Es muy tímida, pero aceptó porque sabía que me hacía muchísima ilusión. Estuvo conmigo en muchos de los preparativos de la boda y, obviamente, en la despedida. No es que yo esté a favor de las americanadas, pero es verdad que hay pocas veces en las que gentes que quieres puedan ponerle el broche a tu día con unas palabras bonitas sobre vuestro tiempo juntos.
Es importante mencionar que mi mejor amiga es traductora, lectora empedernida y escritora ocasional. Cualquier cosa que fuera a decir iba a estar a la altura del Premio Planeta (sí, este “chiste” es para indignados con los arribistas). En fin, que ella hizo su discurso y, como si nada, llegó el día de la boda.
Nos vestimos juntas y parecería una exageración, pero no lo es: ella estaba más nerviosa que yo. Para mí era un día precioso, pero en petit comité, con la gente a la que quería y con todo ya muy medido. Nada que estuviera en mis manos podía salir mal.
Pero las manos de mi amiga estaban temblando y, entre foto y foto, le dio a un par de copas de champán. Y jiji-jaja. Y yo, “mira, Belén, que te sube y la liamos”. Y Belén: “¡Anda, rancia, que son un par de copillas”.
Belén tuvo que irse a la zona de la ceremonia y yo me quedé haciendo unas fotos con mis padres y hermano. Y, con el tiempo, supe que mi amiga se había estado acercando mucho a los camareros que, para paliar el calor de julio, iban acercando vinos y refrescos a los invitados. A ella le dio por el vino…
Ya en plena ceremonia, le tocaba subir a un estrado… Bueno, se podría decir más bien escalar. Estaba en esa fase de la borrachera en la que ir a cuatro patas te asegura el destino, no la integridad. Alcanzó el estrado a duras penas y el murmullo generalizado se convirtió en las sonrisas cómplices de los invitados, alguna risilla ahogada y mi cara de espanto (captada en todo su auge por los fotógrafos).
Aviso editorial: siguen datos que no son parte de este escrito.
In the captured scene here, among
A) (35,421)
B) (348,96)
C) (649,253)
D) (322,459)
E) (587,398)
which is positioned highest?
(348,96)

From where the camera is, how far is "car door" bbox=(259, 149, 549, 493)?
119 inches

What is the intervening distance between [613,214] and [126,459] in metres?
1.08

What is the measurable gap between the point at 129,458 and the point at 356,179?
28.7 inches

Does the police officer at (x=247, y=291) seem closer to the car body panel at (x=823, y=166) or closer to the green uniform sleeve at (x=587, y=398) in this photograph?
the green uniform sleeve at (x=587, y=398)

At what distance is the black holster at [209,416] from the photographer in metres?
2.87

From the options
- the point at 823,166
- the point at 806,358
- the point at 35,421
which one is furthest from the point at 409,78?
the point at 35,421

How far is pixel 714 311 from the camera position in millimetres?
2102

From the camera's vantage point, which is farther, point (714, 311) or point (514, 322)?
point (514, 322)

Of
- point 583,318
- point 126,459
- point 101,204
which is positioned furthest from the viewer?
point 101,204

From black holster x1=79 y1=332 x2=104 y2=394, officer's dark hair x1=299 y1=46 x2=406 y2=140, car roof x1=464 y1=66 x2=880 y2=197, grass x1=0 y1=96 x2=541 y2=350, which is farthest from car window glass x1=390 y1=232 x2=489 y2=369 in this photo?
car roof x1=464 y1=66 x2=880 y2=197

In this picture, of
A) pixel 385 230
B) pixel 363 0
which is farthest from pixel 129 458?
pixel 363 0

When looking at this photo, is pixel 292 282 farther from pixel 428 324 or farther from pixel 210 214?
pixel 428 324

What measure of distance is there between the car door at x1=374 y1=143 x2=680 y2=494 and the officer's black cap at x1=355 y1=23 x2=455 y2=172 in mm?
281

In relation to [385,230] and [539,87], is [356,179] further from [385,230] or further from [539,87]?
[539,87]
Empezó a balbucear, pero no había forma de que enlazara una frase con la siguiente. No lo hizo porque empezó a gritar: “¡Que te casas, Pili! ¡Joder, que te casas! ¡Da igual que Mario sea calvo porque te quiere con locura, como yo!”. La gente se partía de la risa y yo no sabía donde meterme. Mario se lo tomó a bien. Yo, no tanto.
La euforia derivó en un llanto a moco tendido de niña de cuatro años. Y, menos mal, otra de mis amigas subió y se la llevó. Aplausos.
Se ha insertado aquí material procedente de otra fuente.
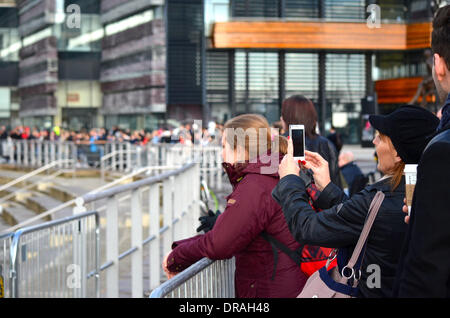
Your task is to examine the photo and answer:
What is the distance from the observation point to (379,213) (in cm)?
254

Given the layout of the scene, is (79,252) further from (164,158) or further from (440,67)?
(164,158)

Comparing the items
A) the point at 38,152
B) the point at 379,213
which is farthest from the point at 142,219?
the point at 38,152

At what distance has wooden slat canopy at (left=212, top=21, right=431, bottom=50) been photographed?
126 feet

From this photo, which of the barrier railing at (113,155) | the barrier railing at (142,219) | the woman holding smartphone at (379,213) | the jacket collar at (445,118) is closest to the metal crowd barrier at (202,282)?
the woman holding smartphone at (379,213)

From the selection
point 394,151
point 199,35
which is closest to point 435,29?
point 394,151

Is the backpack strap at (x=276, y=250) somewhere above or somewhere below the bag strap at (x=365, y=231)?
below

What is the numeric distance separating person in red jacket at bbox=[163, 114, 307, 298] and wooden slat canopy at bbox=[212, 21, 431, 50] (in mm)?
35091

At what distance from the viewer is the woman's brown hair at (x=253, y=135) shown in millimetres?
3490

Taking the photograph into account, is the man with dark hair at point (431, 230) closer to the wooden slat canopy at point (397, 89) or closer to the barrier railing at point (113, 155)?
the barrier railing at point (113, 155)

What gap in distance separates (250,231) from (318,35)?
122 feet

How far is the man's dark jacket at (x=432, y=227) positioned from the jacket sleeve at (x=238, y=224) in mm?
1388

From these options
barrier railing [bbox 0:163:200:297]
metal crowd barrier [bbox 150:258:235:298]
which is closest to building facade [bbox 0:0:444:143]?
barrier railing [bbox 0:163:200:297]
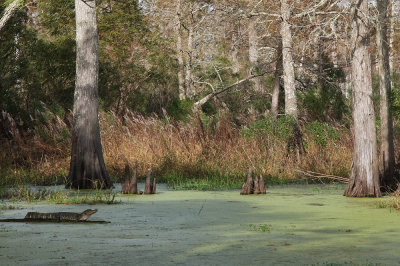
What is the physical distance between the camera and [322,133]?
14617 mm

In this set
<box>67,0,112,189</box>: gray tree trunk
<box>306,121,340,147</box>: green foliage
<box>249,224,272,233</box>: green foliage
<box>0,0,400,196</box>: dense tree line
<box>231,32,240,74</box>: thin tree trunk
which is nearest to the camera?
<box>249,224,272,233</box>: green foliage

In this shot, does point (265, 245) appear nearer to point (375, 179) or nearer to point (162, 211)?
point (162, 211)

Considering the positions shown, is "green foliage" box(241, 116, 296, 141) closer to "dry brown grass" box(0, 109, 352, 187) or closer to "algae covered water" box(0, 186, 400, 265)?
"dry brown grass" box(0, 109, 352, 187)

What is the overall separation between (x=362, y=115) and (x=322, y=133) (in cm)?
492

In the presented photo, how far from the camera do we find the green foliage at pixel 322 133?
14346mm

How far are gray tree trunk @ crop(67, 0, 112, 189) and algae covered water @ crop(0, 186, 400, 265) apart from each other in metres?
2.68

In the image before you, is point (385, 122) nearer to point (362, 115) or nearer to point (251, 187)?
point (362, 115)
Se sentó en su sitio, una silla reservada en la primera fila. Y la cosa no quedó ahí. De repente, en pleno discurso de mi cuñado (este sí, emotivo). Se oyó a grito pelado: “¡Joder! ¡Joder! ¡Nooooo!” y vomitó a lo bestia, cual niña del exorcista. Menos mal que, como estaba en primera fila, lo único que pringó fue una alfombra que había y un poco unas mesitas de madera con adornos.
Todos paralizados. Silencio absoluto. Se levantó y salió corriendo por el pasillo central. Un espectáculo.
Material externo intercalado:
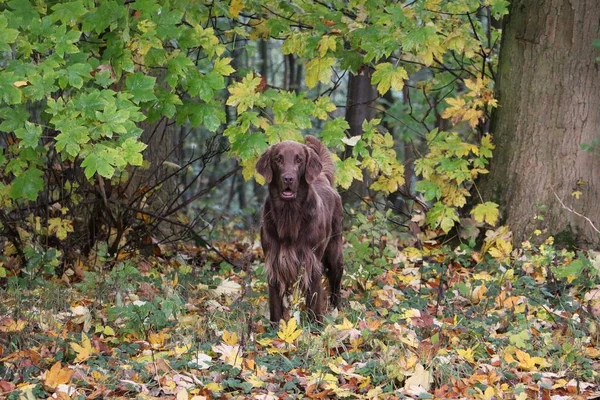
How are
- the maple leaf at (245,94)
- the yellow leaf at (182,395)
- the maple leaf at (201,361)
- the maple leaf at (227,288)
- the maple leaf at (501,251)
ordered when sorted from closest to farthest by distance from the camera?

Unos se miraban, otros se reían y yo estaba al borde del asesinato.
Cuando acabó la ceremonia apareció con el rímel corrido, el pelo hecho un nido de pájaros y un perdón repetido mil millones de veces.
Fui seca. Le dije que lo dejara, que no se preocupara. Pero no hablé con ella en toda la boda. La evité en todo momento.
Al día siguiente me escribió. Contesté que ya hablaríamos a la vuelta de la luna de miel. Y, al regresar, evité el momento. Sé que intentó evitar su timidez para hacer algo bonito por mí, pero me jodió la ceremonia y no sé qué decirle.